◆ DIRECTIONS
Look through the records below for the word "greater". Report how many lines have it, and only that number.

◆ Saved data entries
# # # # #

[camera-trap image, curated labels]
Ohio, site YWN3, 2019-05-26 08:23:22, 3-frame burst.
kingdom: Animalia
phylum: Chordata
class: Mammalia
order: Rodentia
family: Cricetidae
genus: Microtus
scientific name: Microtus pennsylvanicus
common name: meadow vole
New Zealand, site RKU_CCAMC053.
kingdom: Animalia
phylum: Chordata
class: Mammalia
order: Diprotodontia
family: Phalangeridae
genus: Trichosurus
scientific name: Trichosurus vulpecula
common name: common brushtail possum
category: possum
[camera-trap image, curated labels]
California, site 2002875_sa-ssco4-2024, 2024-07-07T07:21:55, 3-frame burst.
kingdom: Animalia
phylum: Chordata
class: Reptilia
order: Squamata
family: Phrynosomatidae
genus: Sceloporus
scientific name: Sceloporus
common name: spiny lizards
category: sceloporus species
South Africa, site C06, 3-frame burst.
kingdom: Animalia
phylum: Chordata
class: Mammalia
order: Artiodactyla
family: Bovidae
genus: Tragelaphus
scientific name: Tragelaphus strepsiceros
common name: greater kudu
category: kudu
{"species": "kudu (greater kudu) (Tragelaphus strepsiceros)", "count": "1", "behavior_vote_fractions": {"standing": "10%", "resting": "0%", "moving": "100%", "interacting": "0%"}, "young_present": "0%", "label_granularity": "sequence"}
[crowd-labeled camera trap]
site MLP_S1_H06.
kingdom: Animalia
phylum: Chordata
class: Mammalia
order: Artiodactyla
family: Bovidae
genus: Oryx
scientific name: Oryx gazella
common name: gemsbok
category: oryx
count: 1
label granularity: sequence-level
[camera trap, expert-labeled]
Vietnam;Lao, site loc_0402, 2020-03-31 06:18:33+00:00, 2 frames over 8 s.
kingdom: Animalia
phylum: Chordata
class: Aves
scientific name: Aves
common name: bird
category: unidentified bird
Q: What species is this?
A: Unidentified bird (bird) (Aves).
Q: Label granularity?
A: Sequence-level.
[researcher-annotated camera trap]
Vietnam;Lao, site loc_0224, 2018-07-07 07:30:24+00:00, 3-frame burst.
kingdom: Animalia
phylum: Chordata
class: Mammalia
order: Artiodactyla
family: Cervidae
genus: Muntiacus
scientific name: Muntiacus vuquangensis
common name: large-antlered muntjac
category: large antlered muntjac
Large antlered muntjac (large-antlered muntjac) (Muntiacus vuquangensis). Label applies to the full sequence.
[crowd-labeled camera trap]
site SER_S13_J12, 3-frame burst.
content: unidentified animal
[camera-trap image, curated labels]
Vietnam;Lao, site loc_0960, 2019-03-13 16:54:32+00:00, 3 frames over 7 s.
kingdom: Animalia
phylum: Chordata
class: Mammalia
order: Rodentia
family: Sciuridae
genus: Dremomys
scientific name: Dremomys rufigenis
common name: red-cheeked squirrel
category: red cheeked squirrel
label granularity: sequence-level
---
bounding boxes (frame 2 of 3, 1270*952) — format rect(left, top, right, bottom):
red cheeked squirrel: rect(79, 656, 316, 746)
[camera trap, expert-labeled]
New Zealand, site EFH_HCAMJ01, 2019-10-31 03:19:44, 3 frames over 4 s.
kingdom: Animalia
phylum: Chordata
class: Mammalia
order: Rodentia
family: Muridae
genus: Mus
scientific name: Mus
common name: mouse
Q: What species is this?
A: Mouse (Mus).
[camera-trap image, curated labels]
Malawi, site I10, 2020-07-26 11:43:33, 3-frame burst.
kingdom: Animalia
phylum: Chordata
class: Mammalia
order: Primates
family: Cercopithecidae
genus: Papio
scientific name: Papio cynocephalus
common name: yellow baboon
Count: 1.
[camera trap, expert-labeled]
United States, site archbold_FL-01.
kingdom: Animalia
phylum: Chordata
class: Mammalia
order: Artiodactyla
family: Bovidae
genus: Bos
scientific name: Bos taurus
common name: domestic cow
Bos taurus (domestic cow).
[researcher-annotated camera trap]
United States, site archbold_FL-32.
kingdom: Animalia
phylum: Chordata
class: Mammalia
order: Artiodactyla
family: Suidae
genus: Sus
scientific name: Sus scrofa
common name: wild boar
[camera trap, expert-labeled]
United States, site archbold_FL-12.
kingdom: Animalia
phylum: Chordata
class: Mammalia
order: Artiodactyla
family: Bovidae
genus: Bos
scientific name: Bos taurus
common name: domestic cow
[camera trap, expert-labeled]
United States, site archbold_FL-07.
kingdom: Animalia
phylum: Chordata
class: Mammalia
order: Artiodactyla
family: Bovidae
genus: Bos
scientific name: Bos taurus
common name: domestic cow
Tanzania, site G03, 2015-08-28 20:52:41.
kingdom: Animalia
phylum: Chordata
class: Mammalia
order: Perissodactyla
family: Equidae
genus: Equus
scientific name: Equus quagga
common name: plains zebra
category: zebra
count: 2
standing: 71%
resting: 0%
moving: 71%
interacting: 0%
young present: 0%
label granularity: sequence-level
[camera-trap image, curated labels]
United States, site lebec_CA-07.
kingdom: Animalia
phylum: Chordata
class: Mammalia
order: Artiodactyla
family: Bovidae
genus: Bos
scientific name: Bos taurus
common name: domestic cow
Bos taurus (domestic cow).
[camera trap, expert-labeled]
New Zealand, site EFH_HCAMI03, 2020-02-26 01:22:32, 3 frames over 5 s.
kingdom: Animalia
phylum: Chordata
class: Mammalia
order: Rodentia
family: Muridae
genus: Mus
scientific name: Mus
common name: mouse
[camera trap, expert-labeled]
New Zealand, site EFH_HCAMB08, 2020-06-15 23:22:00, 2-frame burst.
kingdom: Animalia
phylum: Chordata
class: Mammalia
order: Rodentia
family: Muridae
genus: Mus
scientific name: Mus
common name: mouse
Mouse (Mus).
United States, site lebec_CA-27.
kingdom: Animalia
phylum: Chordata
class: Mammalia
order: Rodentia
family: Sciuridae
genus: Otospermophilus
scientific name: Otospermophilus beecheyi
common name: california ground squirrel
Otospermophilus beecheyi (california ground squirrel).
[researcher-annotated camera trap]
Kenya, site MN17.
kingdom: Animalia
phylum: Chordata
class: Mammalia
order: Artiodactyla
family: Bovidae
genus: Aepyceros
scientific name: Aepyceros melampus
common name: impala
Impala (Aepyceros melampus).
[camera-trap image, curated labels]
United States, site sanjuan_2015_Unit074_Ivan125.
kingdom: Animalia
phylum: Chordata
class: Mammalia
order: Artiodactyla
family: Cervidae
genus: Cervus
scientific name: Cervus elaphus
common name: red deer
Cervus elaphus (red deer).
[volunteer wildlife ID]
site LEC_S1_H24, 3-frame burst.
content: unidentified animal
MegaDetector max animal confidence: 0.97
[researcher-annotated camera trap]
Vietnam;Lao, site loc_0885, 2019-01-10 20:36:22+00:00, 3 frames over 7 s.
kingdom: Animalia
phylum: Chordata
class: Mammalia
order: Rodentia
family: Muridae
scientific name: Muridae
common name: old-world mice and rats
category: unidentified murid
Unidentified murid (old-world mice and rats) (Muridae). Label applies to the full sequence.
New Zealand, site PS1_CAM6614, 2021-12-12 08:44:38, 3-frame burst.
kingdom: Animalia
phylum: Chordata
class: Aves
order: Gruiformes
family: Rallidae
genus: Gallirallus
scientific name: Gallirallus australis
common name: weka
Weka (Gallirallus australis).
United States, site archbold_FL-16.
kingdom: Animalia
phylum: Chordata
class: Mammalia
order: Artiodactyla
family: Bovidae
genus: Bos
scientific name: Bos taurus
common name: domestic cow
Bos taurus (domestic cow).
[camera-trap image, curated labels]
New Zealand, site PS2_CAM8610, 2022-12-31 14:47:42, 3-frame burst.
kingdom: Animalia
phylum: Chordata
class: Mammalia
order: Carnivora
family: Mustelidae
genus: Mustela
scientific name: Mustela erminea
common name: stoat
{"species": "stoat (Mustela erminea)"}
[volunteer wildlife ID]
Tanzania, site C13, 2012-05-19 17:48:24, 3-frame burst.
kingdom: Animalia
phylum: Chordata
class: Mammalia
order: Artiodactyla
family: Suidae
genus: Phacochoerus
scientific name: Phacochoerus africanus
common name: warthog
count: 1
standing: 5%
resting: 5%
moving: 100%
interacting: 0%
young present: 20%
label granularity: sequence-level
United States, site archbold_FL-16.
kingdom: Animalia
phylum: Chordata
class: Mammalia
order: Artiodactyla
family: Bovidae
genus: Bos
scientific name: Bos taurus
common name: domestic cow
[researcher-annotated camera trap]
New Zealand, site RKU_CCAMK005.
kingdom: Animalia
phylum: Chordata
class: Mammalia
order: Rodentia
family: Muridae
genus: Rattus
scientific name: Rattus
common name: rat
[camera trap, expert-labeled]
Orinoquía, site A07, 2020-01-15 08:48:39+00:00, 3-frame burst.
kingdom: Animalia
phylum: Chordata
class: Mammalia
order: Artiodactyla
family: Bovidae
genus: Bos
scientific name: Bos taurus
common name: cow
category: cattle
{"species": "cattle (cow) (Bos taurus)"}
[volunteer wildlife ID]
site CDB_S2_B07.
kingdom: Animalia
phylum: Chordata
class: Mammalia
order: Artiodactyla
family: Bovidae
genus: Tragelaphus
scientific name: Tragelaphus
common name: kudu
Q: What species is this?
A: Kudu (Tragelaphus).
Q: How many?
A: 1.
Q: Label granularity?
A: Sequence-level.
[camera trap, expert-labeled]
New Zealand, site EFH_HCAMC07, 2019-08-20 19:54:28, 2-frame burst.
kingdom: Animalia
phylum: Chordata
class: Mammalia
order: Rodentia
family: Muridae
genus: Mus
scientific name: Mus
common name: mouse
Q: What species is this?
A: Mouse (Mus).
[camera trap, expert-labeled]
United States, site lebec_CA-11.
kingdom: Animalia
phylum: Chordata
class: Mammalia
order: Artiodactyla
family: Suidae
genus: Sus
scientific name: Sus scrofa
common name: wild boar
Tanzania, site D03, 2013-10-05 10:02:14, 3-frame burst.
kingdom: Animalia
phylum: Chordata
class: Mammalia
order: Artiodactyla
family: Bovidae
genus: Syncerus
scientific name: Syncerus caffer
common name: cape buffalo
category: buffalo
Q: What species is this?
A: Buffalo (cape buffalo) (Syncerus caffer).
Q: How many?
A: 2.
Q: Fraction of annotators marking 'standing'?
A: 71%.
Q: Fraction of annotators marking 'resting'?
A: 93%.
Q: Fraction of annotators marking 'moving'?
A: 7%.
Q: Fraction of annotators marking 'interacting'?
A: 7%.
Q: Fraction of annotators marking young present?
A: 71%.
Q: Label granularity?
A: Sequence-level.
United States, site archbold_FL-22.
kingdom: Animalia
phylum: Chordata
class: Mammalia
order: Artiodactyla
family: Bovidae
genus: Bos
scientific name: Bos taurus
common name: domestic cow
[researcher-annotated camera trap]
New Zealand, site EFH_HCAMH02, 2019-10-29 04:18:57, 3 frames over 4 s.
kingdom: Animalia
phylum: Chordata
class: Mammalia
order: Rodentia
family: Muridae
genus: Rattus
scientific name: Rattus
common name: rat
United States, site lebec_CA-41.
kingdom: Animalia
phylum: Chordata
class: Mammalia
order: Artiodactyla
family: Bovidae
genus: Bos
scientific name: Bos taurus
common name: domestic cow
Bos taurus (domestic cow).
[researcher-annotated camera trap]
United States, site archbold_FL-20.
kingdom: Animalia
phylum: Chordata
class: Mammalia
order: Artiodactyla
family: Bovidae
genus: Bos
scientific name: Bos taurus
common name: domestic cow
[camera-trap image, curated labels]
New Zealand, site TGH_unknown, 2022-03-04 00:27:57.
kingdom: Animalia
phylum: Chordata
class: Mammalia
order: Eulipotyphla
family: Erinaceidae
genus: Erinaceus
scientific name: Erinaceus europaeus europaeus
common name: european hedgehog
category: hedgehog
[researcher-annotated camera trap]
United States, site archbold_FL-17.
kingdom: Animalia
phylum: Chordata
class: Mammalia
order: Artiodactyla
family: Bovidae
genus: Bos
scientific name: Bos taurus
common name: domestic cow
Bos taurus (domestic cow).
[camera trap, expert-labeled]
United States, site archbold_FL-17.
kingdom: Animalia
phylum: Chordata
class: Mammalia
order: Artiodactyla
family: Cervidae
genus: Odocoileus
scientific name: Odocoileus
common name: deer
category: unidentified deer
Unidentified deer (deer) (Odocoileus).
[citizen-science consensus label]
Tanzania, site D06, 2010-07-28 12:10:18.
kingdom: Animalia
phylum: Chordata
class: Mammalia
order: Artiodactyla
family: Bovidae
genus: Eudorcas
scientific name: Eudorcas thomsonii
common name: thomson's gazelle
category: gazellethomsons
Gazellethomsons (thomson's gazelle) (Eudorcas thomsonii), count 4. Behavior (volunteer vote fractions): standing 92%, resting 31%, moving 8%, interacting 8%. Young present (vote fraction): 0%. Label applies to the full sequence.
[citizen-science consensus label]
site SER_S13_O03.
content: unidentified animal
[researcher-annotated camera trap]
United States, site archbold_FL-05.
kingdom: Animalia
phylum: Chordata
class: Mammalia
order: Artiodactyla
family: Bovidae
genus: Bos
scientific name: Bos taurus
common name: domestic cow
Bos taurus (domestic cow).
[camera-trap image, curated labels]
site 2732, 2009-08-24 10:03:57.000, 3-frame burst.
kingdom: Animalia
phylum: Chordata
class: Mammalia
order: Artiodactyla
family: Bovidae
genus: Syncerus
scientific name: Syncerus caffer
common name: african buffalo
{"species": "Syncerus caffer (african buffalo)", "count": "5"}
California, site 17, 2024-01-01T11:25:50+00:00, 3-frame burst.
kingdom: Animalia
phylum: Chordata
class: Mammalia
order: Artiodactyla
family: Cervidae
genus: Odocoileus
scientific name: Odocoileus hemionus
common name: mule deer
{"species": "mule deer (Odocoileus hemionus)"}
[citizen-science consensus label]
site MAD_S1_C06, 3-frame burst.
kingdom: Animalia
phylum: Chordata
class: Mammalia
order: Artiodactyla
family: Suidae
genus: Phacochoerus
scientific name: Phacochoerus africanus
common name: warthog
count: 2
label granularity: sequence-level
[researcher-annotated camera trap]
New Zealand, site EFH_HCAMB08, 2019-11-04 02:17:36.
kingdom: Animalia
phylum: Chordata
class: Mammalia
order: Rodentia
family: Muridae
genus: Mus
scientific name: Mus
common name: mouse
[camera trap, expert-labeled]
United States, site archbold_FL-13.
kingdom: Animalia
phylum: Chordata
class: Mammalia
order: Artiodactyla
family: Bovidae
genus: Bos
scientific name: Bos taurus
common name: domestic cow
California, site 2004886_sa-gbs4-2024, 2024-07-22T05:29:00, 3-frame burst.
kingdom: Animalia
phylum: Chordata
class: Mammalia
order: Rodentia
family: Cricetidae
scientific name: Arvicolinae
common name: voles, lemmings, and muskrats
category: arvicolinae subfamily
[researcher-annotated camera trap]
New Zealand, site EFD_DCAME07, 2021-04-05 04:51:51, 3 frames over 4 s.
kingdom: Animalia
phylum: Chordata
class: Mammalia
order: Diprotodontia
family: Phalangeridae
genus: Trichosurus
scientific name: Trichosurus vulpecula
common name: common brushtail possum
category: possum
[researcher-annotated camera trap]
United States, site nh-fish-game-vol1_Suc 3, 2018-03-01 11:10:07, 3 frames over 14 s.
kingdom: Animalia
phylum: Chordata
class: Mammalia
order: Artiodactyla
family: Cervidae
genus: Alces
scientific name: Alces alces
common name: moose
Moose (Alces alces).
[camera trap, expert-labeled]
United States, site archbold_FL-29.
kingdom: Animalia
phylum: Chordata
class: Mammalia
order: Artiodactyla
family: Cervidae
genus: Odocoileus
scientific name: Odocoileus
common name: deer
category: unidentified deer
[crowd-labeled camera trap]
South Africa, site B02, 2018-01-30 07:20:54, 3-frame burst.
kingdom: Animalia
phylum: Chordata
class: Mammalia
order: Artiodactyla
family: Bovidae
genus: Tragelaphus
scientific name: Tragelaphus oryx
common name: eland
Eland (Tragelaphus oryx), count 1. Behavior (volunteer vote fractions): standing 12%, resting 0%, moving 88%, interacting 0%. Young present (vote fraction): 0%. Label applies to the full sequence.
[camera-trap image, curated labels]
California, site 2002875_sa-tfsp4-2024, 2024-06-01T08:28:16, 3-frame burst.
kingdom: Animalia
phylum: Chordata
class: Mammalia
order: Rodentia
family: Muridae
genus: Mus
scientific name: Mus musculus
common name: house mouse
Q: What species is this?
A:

# # # # #

◆ SOLUTION FOR THIS EXERCISE
2